20 janvier 2015
À l’heure où le drame Charlie Hebdo attise les passions d’un côté comme de l’autre de la planète, se pencher sur cette œuvre classique évoquant un des multiples épisodes de la Shoah tient de la prouesse. Et pourtant l’adaptation par l’écrivain Éric-Emmanuel Schmitt assume sa pertinence avec un sens inouï de la mémoire. Inscrite dans la programmation du TNM pour souligner le 70e anniversaire de la libération d’Auschwitz, Le Journal d’Anne Frank se présente comme un véritable défi, mais la mise en scène de Lorraine Pintal, à l’instar de la distanciation voulu de Schmitt, propulse les protagonistes de cette histoire maintes fois lues dans un univers à la fois déconstruit et ô combien anti-dramatique.
En effet, il y un côté brut, primaire, dans cette œuvre déjà adaptée à l’écran en 1959 de façon beaucoup plus poignante, par George Stevens. Ici, la metteure en scène et l’écrivain rejoignent leurs univers respectifs pour produire une ode au théâtre et à ses multiples représentations.
Il n’est pas question ici de larmoiement. L’émotion est à un état raisonné, logique, éveillé, prenant soin d’éviter à tout prix une approche mélodramatique. Sur ce point, la présence parfois emportée de Mylène St-Sauveur (radieuse, juste, présente), visiblement plus âgée que la vraie Anne Frank, est justifiée par ce détachement perceptible, voulu par les auteurs.

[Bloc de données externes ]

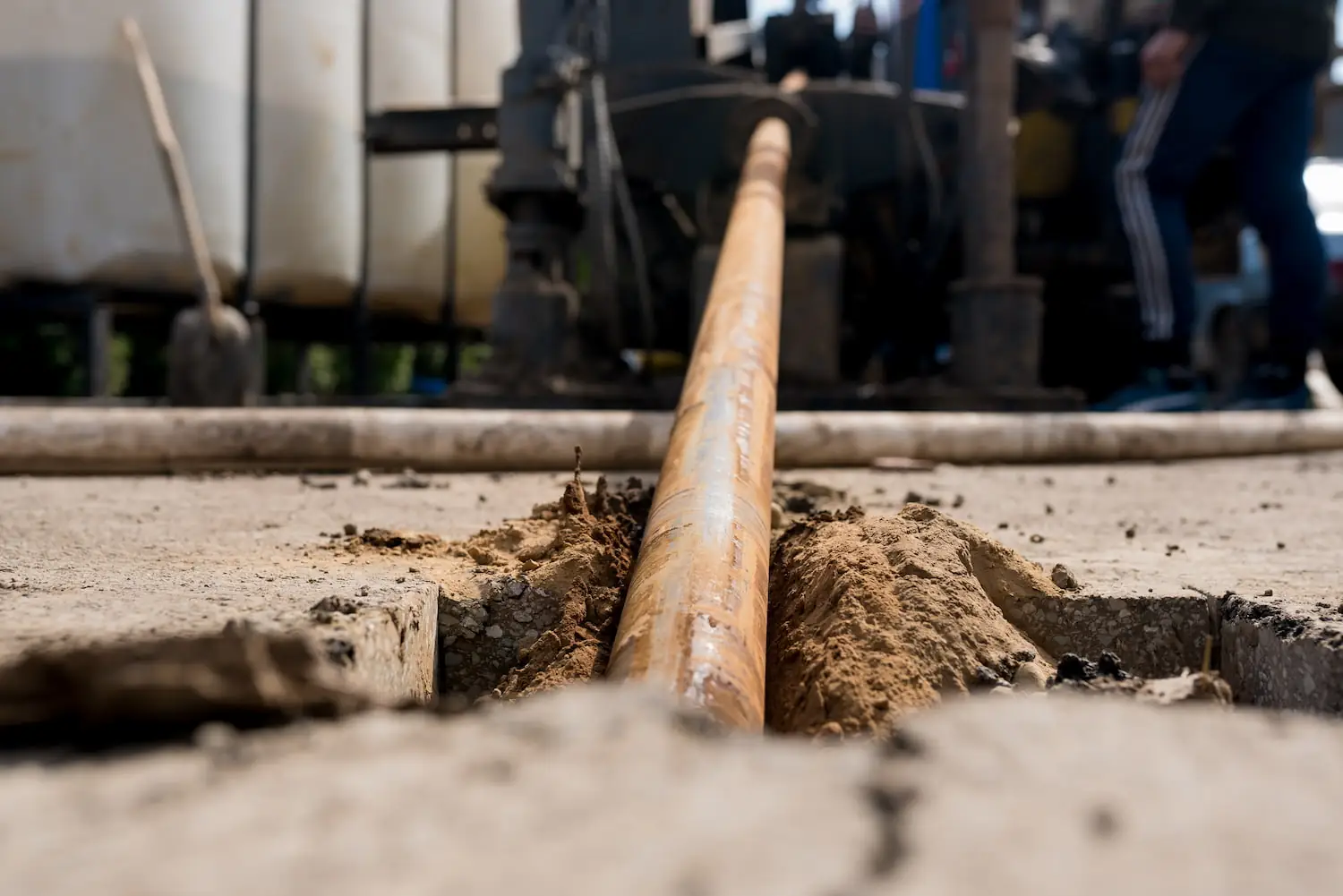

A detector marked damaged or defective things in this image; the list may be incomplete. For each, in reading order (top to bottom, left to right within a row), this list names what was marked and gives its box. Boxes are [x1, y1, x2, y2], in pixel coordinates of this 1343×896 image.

rusty drill rod [605, 117, 795, 727]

D’où une scénographie hallucinante de Danièle Lévesque, à la fois moderne et évocatrice de ces années de plomb. L’espace scénique abrite également un décor sobre, propice à de multiples transformations. Mais ce qui frappe surtout, c’est qu’en tant que philosophe et humaniste de la modernité, Schmitt refuse le chantage de la compassion, optant pour une approche quasiment documentaire du sujet.

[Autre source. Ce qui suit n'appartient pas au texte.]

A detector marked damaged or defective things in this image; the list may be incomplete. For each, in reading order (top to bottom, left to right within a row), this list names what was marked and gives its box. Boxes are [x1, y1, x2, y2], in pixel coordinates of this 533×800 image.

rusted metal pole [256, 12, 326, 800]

Ça se comprend dans la conception des projections vidéo documentaires, d’une puissance d’allusion insoutenable qui, se juxtaposant aux gestes sur scène, laisse chez le spetacteur une sensation autant d’impuissance que de grande amertume et d’accablement. Le tout magnifiquement orchestré par la rigueur intellectuelle de la musique riches en variations de Jorane, totalement éprise du sujet.
Avec Le Journal d’Anne Frank, nous sommes les témoins d’une adaptation fortement ancrée dans le théâtre de la mémoire, annales personnelles qui agissent ici comme une mise en abyme du spectacle sur scène et du raffinement de son langage.
On reconnaît les propos de l’original, notamment à la fin lorsque la jeune adolescente donne une chance naïve et consciente à l’utopie de l’espoir. Sorte de happy-end ironique, réconciliateur et rédempteur. Notre émotion gravite alors un peu plus haut. Entre Schmitt, l’intellectuel, et Anne Frank, la jeune fille qui s’ouvre à la vie, la symbiose n’a jamais été aussi bouleversante.
DRAME
Auteur : Éric Emmanuel-Schmitt, d’après Le Journal d’Anne Frank – Mise en scène : Lorrraine Pintal – Scénographie : Danièle Lévesque – Éclairages / Conception vidéo : Erwann Bernard – Musique : Jorane – Costumes : Marc Senécal – Comédiens : Mylène St-Sauveur (Anne Frank), Paul Doucet (Otto Frank), Sébastien Doge (Fritz Pfeffer), Benoîy Drouin-Germain (Peter Van Pels), Jacques Girard (Hermann Van Pels), Marie France Lambert (Edith Frank), Kasia Malinowska (Morgot Frank), Sophie Prégent (Miep Gies), Marie-Hélène Thibault (August Van Pels)| Durée : 2 h (sans entracte) – Représentations : Jusqu’au 13 février 2015– Théâtre du nouveau monde.